Once you have finalised your financial documents and your business plan, you should have a clear idea of how much loan you need and where you will put it to use. If you list this information in a structured manner, it will be easier for you to explain it in person to the lender. Also, if you need the unsecured business loan for purchasing new equipment, then identify the name and type of machinery that you intend to purchase and also the marketing strategy that you will implement. Do a thorough research on the best price of such items and show it to the lender so that he understands the seriousness with which you are approaching your business.

  • Personal credit history

This is one area any lender would look into in detail when you apply for a business loan online. Personal credit history becomes all the more important in cases where your business hasn’t had the time to build a credit history of its own. The lenders want to ensure that they are lending money to a person who is financially responsible and will use the unsecured business loan judiciously, for a genuine business need. Many lenders might also want to see your personal bank statements and tax returns for the past year and also that of other directors or partners of the company.

  • Understand the total cost of the loan

You should calculate exactly how long it will take you to pay off your unsecured business loan and what are the respective interest rates charged by various lenders. There is also a processing fee attached to all loan applications and you should be aware of how much your lender is going to charge. This information is critical when you apply for a business loan online.
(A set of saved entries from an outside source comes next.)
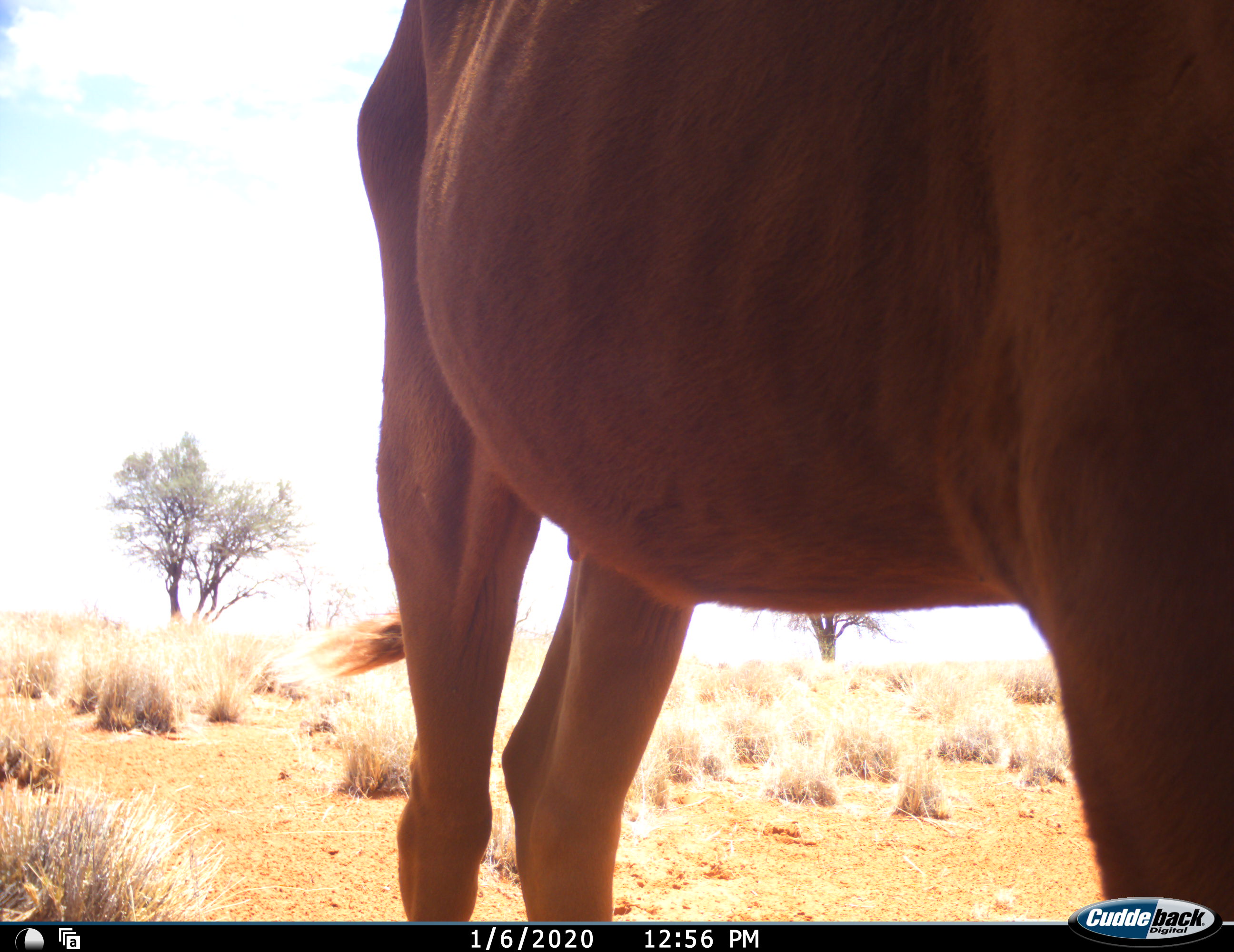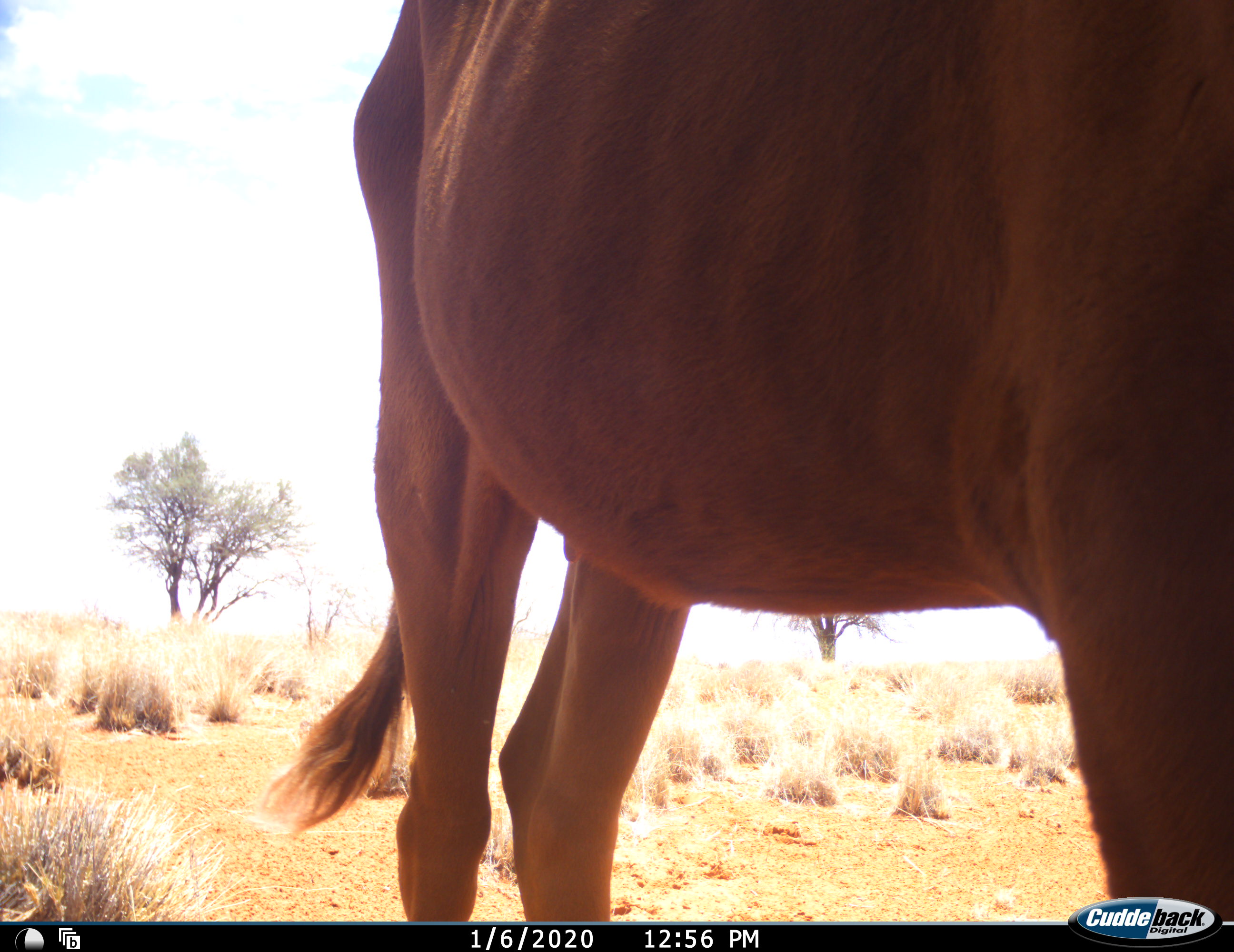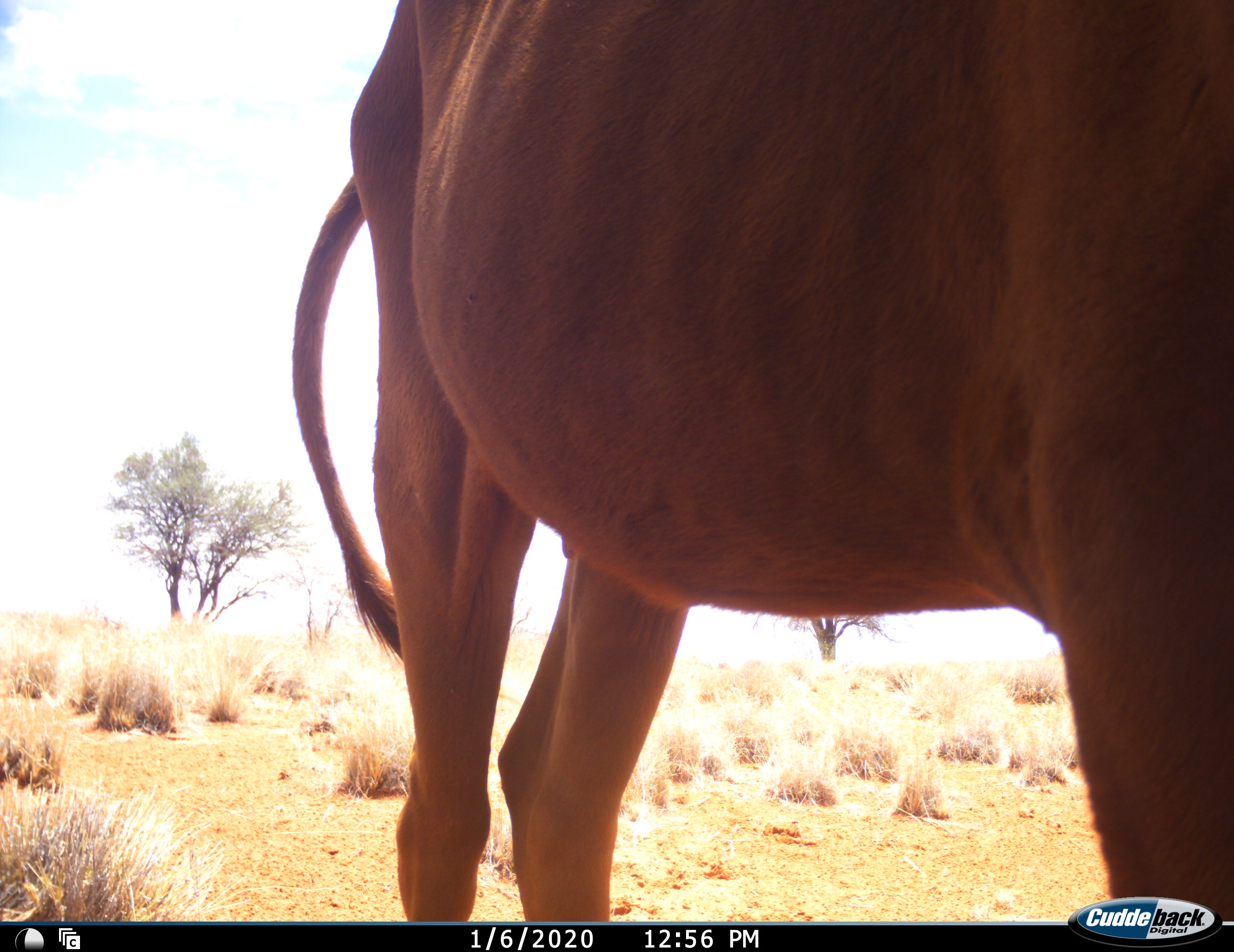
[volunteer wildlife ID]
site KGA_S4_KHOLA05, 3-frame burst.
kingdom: Animalia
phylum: Chordata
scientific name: Vertebrata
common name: domestic animal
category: domesticanimal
Domesticanimal (domestic animal) (Vertebrata), count 1. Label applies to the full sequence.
Also, find out whether there are any hidden or pre-closure penalties during or after your application procedure.

  • Compare all borrowing options diligently

This is one area where you will have to do a lot of research before you apply for a business loan online. You should compare the offerings of all financial institutions in the market—not just go by reputations blindly. Larger institutions and banks might bundle great offers but will usually take a far greater time in processing your loan application.  Smaller banks and NBFCs provide you with a better chance of getting your unsecured business loan approved and in a shorter period of time. So a careful assessment of pros and cons will help you arrive at the best-fit loan for you.

  • Repayment history

By paying loan instalments on time, you significantly improve your credit scores and chances of getting approval faster in future. Such a habit also keeps your financial standing strong and makes you eligible to receive unsecured business loans more easily in future.

As online lending platforms that offer customized finance products and speedy disbursal are becoming commonplace, it will be beneficial to avail unsecured business loans for urgent finance requirements.